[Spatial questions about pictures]

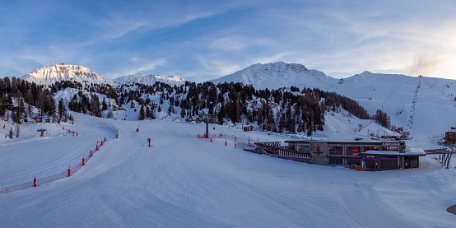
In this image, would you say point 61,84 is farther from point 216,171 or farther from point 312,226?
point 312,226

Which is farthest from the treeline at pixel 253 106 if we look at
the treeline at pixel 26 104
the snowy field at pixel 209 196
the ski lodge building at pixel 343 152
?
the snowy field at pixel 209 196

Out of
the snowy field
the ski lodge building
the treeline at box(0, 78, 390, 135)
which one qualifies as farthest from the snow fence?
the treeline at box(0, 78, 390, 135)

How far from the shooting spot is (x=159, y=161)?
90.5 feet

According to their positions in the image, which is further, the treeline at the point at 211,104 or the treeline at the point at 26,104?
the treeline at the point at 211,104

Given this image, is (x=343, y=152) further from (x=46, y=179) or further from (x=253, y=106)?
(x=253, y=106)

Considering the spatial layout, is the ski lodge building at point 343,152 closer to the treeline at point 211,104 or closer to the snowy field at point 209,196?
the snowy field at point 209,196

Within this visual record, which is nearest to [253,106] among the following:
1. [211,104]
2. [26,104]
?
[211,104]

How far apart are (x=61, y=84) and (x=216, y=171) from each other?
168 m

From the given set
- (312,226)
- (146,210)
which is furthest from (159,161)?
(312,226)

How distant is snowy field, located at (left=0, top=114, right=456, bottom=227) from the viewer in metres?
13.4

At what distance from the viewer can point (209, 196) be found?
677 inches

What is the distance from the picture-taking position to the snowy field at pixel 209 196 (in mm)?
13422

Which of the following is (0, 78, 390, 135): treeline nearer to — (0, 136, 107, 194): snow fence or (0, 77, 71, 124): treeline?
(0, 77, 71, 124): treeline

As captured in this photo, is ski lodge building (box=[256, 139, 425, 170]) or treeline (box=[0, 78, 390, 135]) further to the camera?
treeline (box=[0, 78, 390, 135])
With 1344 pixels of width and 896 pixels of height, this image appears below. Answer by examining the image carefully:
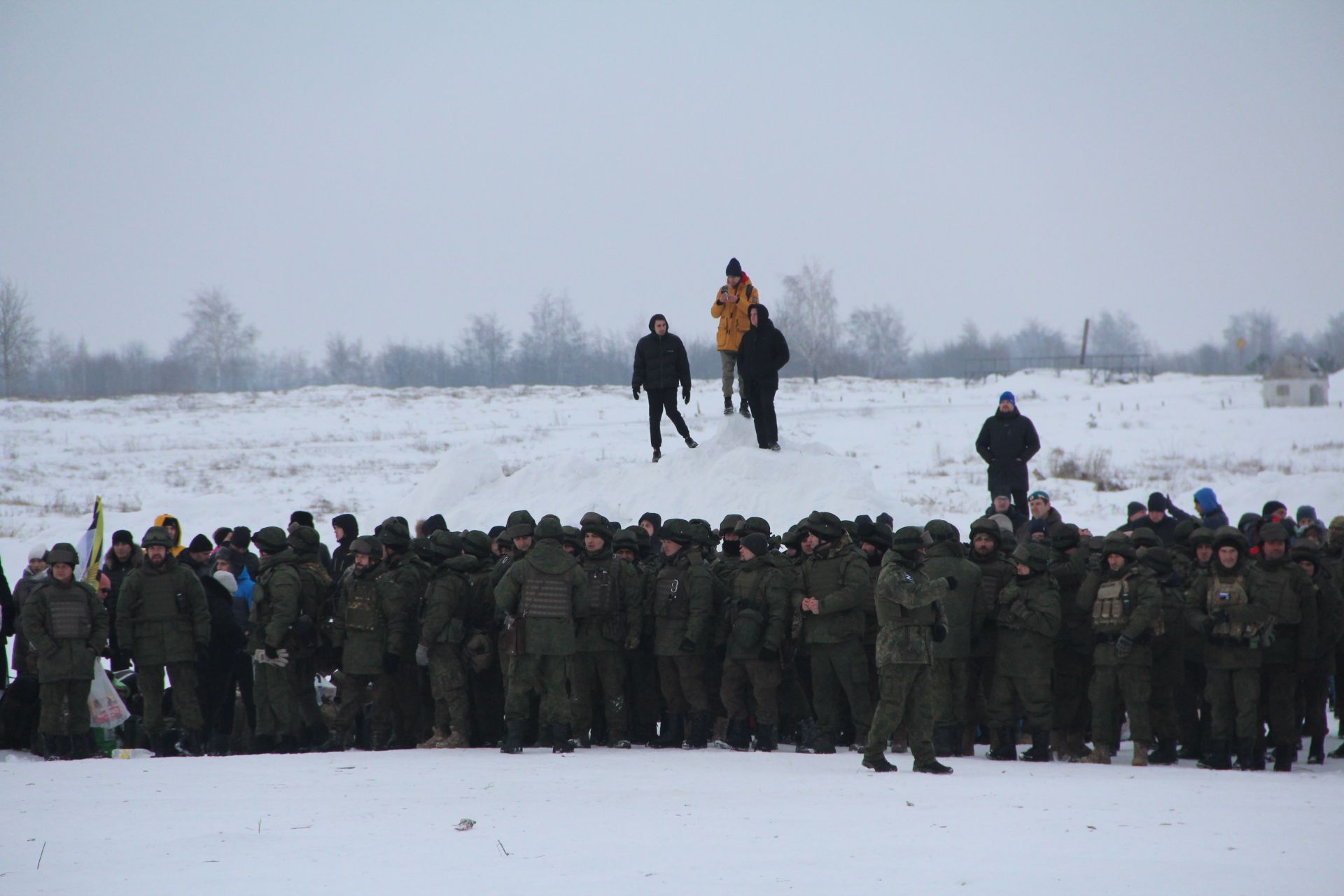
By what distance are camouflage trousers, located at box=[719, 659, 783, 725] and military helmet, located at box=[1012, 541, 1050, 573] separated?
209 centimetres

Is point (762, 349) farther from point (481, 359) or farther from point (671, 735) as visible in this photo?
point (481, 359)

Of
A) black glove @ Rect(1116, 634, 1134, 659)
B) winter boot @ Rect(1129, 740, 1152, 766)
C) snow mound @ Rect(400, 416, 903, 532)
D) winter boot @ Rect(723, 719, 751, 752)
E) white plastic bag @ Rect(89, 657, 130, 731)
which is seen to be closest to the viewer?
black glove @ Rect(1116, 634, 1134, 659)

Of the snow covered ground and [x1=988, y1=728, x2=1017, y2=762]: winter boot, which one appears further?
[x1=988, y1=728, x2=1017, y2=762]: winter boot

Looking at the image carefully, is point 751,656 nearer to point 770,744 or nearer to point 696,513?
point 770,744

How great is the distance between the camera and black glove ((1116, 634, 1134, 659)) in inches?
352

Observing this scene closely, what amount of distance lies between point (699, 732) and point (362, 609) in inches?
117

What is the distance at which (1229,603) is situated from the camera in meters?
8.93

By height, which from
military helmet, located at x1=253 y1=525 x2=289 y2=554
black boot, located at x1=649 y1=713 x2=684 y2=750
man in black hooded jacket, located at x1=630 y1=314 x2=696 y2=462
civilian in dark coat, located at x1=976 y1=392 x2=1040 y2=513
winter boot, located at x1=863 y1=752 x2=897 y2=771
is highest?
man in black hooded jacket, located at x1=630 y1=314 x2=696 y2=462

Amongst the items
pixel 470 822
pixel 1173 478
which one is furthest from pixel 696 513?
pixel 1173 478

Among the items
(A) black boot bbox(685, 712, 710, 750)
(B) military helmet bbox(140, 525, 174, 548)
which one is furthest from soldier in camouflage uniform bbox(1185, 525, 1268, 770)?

**Task instructions**:
Update everything in the listing from "From the given set" down to "209 centimetres" by changing "viewer" to "camera" and keeping the rest unchanged. Leave the pictures out of your answer.

**Answer to the problem**:
From the given set
- (312,226)
- (146,210)
which is furthest from (159,161)?
(312,226)

How distant is snowy field, located at (left=0, top=114, right=456, bottom=227) from the camera in metres?
13.4

At what distance from the camera can point (209, 196) be found?
677 inches

What is the distance from the picture-taking position to the snowy field at pixel 209 196 (in mm)?
13422

Which of the following is (0, 78, 390, 135): treeline nearer to — (0, 136, 107, 194): snow fence or (0, 77, 71, 124): treeline?
(0, 77, 71, 124): treeline

As captured in this photo, is ski lodge building (box=[256, 139, 425, 170]) or treeline (box=[0, 78, 390, 135]) further to the camera?
treeline (box=[0, 78, 390, 135])
With 1344 pixels of width and 896 pixels of height, this image appears below. Answer by examining the image carefully:
By what distance are camouflage trousers, located at box=[719, 659, 783, 725] and military helmet, located at box=[1012, 541, 1050, 573] separated?
209 centimetres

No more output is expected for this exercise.